Thermo Fisher Scientific 3700 User guide

3700 Instrument-Spatial Troubleshooting Module

The purpose of this module is to guide the user through troubleshooting a spatial. The software instructions are for Data Collection

Software V2.0.

BEFORE PERFORMING ANY TROUBLESHOOTING WORK ON YOUR 3700 INSTRUMENT, PLEASE READ THE ABI PRISM® 3700

DNA ANALYZER USER'S MANUAL FOR SAFETY AND WARRANTY INFORMATION AND FURTHER DETAILS ON USE OF THE

SYSTEM.

Please contact technical support if you have any questions regarding the document.

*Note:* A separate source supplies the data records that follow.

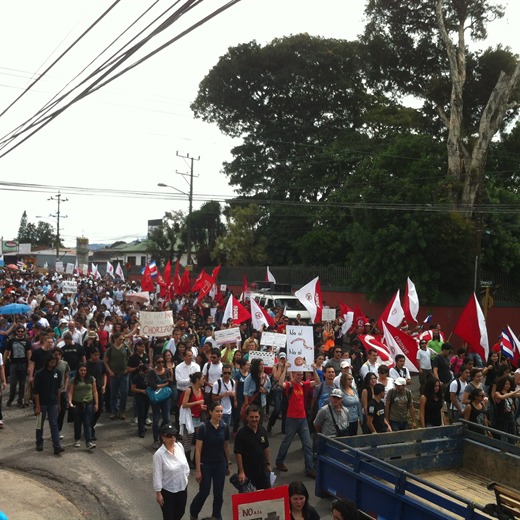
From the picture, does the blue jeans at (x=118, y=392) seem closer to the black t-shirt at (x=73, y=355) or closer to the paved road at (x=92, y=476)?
the black t-shirt at (x=73, y=355)

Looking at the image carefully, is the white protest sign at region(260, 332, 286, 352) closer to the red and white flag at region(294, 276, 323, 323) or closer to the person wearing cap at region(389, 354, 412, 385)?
the person wearing cap at region(389, 354, 412, 385)

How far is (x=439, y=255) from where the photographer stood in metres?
25.4

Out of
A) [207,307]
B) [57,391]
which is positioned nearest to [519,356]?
[57,391]

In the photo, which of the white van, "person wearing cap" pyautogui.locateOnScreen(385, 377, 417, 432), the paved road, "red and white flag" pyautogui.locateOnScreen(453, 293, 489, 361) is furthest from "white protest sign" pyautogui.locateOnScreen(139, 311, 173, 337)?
the white van

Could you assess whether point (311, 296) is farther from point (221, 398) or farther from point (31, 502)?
point (31, 502)

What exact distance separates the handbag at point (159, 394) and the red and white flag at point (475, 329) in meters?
6.17

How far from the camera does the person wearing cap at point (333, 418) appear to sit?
883cm

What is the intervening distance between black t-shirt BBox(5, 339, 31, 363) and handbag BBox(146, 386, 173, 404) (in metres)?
3.50

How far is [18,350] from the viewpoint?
12625 mm

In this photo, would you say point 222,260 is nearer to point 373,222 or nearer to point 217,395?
point 373,222

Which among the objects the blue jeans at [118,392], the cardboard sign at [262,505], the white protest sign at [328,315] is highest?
the white protest sign at [328,315]

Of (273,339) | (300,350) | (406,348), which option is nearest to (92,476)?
(300,350)

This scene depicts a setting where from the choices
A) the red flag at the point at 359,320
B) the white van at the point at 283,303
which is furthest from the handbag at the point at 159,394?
the white van at the point at 283,303

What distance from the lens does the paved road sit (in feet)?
25.9
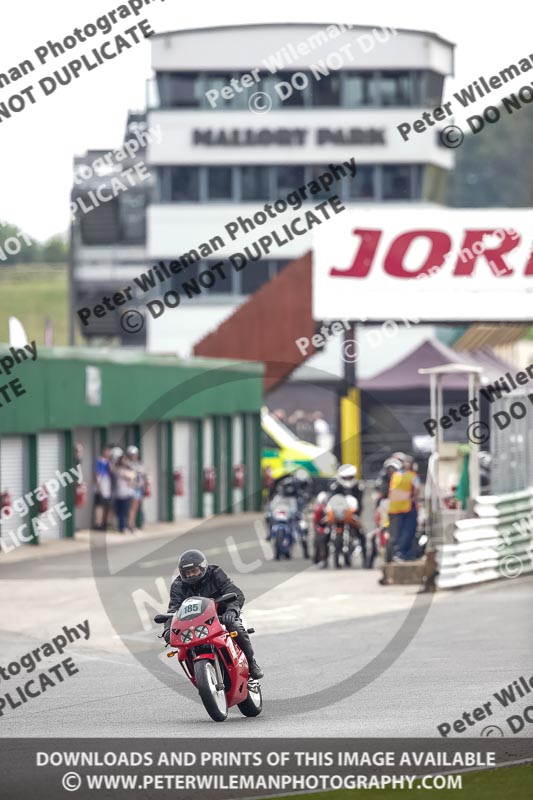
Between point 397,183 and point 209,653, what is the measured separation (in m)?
62.2

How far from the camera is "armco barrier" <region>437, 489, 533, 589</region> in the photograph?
22.8 meters

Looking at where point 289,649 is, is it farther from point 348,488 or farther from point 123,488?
point 123,488

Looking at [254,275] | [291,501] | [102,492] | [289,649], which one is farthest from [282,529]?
[254,275]

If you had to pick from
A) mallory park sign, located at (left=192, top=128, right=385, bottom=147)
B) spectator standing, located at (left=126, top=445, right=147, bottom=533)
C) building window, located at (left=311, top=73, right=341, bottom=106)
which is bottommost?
spectator standing, located at (left=126, top=445, right=147, bottom=533)

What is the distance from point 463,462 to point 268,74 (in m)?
48.2

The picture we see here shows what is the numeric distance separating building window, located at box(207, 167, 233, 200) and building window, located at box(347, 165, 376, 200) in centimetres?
505

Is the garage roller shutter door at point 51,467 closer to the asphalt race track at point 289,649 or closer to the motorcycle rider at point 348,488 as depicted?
the asphalt race track at point 289,649

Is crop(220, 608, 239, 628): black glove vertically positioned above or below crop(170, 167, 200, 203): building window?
below

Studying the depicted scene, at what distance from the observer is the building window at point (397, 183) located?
72.2 meters

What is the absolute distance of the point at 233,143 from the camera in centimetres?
7212

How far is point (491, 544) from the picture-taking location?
24.2m

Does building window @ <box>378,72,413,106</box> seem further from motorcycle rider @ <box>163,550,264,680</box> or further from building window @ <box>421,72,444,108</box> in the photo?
motorcycle rider @ <box>163,550,264,680</box>

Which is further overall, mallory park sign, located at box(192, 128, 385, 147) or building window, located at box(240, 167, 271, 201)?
building window, located at box(240, 167, 271, 201)

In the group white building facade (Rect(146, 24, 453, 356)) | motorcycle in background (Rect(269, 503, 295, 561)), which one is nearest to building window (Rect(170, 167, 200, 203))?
white building facade (Rect(146, 24, 453, 356))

The use of Service Tools is advised only under the recommendation of an Applied Biosystems’ representative.

Checking the array for broken capillaries

Before installing a new array it is recommended to check the array for broken capillaries, the loading end, the length of the array and the

detection end. Refer to the array diagram for specific areas. If the array is broken, please report the problem to technical support.

Preparing for a Spatial

Before starting a spatial it is important to ensure that the instrument is running properly and the reagents are fresh.

Follow the checklist below:

♦Perform system maintenance. Refer to the 3700 Instrument Maintenance Module.

♦Check for bubbles in the cuvette, if present run the cuvette flush module. Refer to the Checking CCD view module

♦Spatial reagents should be fresh. If reagent age is unknown or was stored improperly (recommended storage is 2°-8°C), order a new

spatial calibration standard, part number 4325775. The spatial buffer can be made by combining 100uL of 3700 10X buffer and 900uL

of fresh HiDi formamide.

♦Ensure that the correct run module is being used for the polymer and run type.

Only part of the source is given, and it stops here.